§ **Dokumenttext**
________________________
Die traditionellen Massenmedien haben in Wahlkampfsituationen eine Funktion als Gatekeeper, indem sie spezifische Nachrichteninhalte für die Veröffentlichung auswählen, aufbereiten und interpretieren. Was konnten Sie auf Basis Ihrer Untersuchungsergebnisse länderübergreifend bezüglich des Wechselspiels zwischen populistischer Parteien- und Medienkommunikation feststellen? 

Die eigentlichen populistischen Aussagen, die von politischen Akteuren im Wahlkampf ausgehen, bilden die Massenmedien relativ selten in den Nachrichten ab. In allen untersuchten Ländern wirken die Medien damit erst mal korrigierend auf die Verbreitung von Parteienpopulismus und filtern diesen aus der Berichterstattung.  Dies ist einigermaßen erstaunlich, da populistischen Kommunikationsinhalten im Allgemeinen ein hoher Nachrichtenwert und damit eine hohe Publikationswürdigkeit zugeschrieben wird. Die spannende Frage, die sich hier auftut, ist deshalb: Machen die Medienschaffenden das bewusst und aus idealistischen Gründen oder spielen hier schlicht Platzbeschränkungen und journalistische Arbeitstechniken eine Rolle?

Wie Sie in Ihrer Arbeit schreiben, stellen populistische Parteien nicht nur das liberale Demokratiemodell infrage, sondern haben darüber hinaus ein nicht zu unterschätzendes Potenzial zur gesellschaftlichen Polarisierung. Welche Rolle kommt Massenmedien Ihrer Meinung nach tatsächlich bei der Verbreitung von Populismus zu?
________________________
§ **Bereitgestellte Daten**
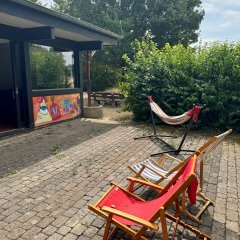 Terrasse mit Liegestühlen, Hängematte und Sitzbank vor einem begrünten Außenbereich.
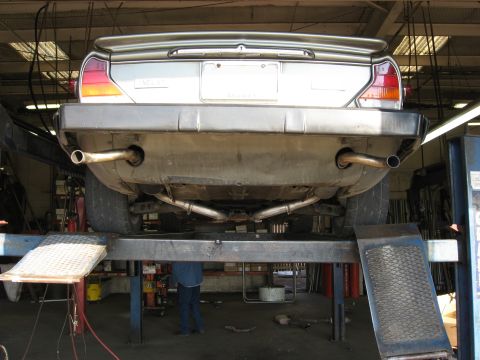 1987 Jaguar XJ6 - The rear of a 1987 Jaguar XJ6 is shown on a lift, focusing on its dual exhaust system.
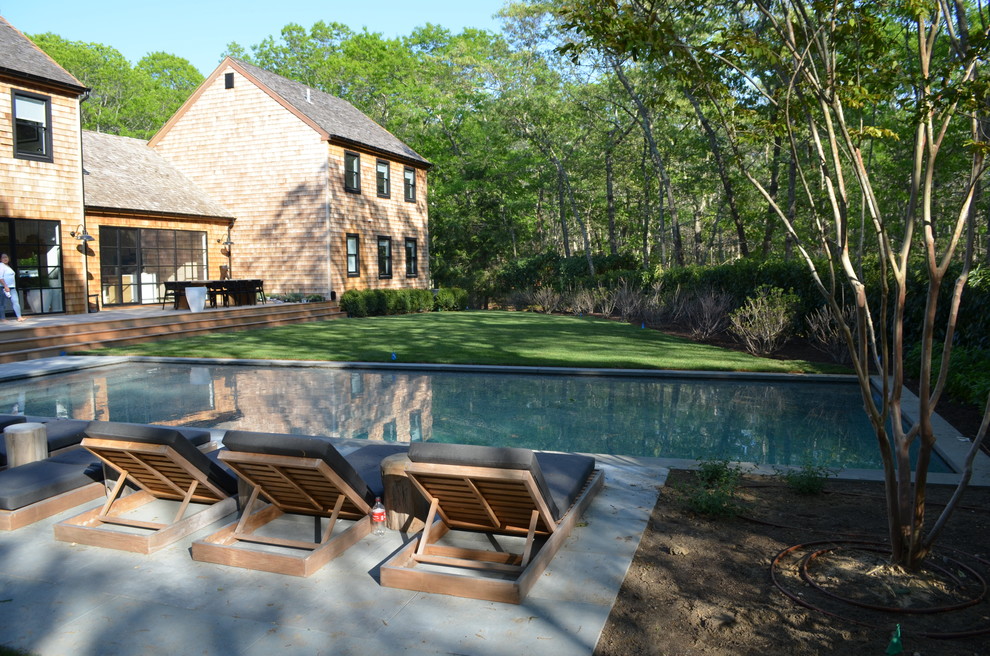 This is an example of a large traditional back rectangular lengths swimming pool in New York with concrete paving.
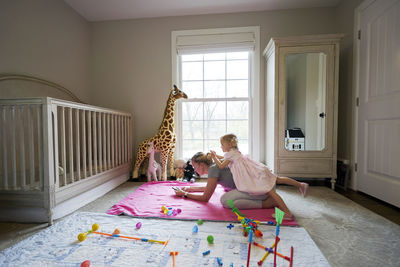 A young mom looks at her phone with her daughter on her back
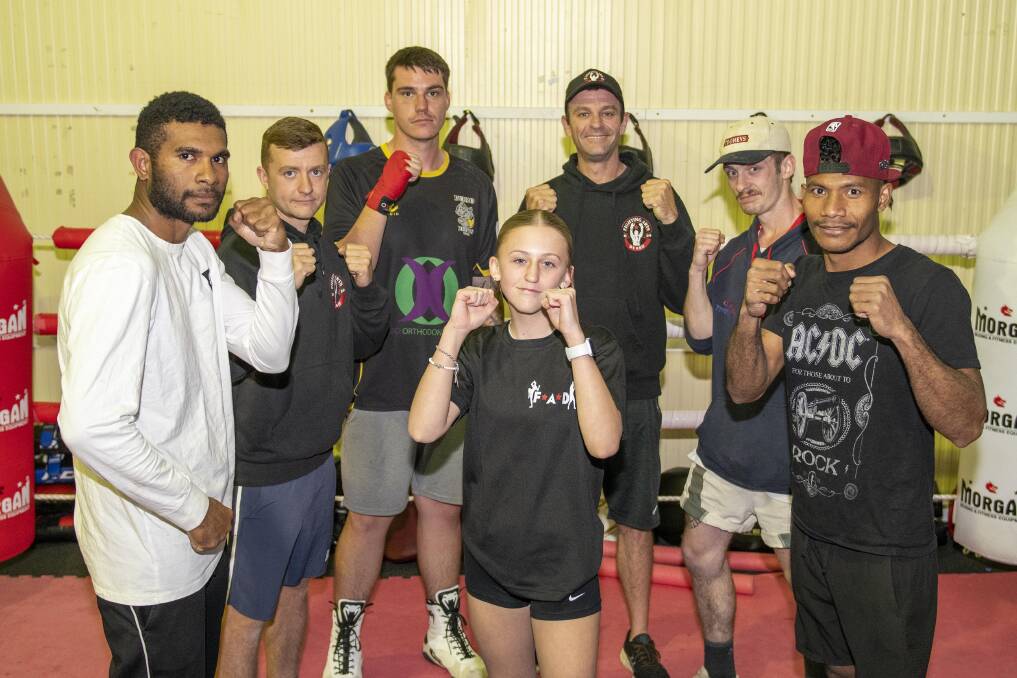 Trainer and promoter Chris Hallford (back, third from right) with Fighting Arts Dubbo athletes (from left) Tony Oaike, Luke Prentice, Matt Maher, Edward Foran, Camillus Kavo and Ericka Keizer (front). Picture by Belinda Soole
________________________
§ **Aufgabenstellung A**
Zitieren Sie aus dem Interview über Populismus und Massenmedien den Abschnitt von „Die traditionellen Massenmedien“ bis „und Medienkommunikation feststellen?“ wortgetreu.
§ **Aufgabenstellung B**
Welche Wirkung haben die Massenmedien laut dem Interview über Populismus und Massenmedien in allen untersuchten Ländern zunächst auf die Verbreitung von Parteienpopulismus?
§ **Aufgabenstellung C**
Führen Sie das Interview über Populismus und Massenmedien im Anschluss an die zuletzt gestellte Frage fort.

§ **Antwort A**
Die traditionellen Massenmedien haben in Wahlkampfsituationen eine Funktion als Gatekeeper, indem sie spezifische Nachrichteninhalte für die Veröffentlichung auswählen, aufbereiten und interpretieren. Was konnten Sie auf Basis Ihrer Untersuchungsergebnisse länderübergreifend bezüglich des Wechselspiels zwischen populistischer Parteien- und Medienkommunikation feststellen?

§ **Antwort B**
Sie wirken korrigierend und filtern den Parteienpopulismus aus der Berichterstattung.

§ **Antwort C**
Aus einer normativen Perspektive sollte es Aufgabe der Massenmedien sein, möglichen Gefahren für die freiheitliche Demokratie entgegenzuwirken, indem sie sowohl als politische Foren als auch als Sprecher dazu beitragen, dass der politische Diskurs nicht von Populismus und damit einer illiberalen Grundhaltung durchdrungen wird. Meiner Meinung nach ist es aber zentral, dass die Medienschaffenden dabei mit Bedacht vorgehen und sich aus verschiedenen Perspektiven über die Konsequenzen ihrer Entscheidungen bewusst sind:
Der Verbreitung populistischer Parteienargumente entgegenzuwirken kann zwar wünschenswert sein, weil dem Populismus dadurch keine Plattform gegeben wird. Sobald in der Bevölkerung aber der Eindruck entsteht, dass bestimmte Kommunikationsinhalte unverhältnismäßig stark aus der Berichterstattung gefiltert werden, riskiert die Presse eben auch, dem seit einiger Zeit von den Populisten ausgehenden Vorwurf der ‚Lügenpresse’ eine größere Angriffsfläche zu geben.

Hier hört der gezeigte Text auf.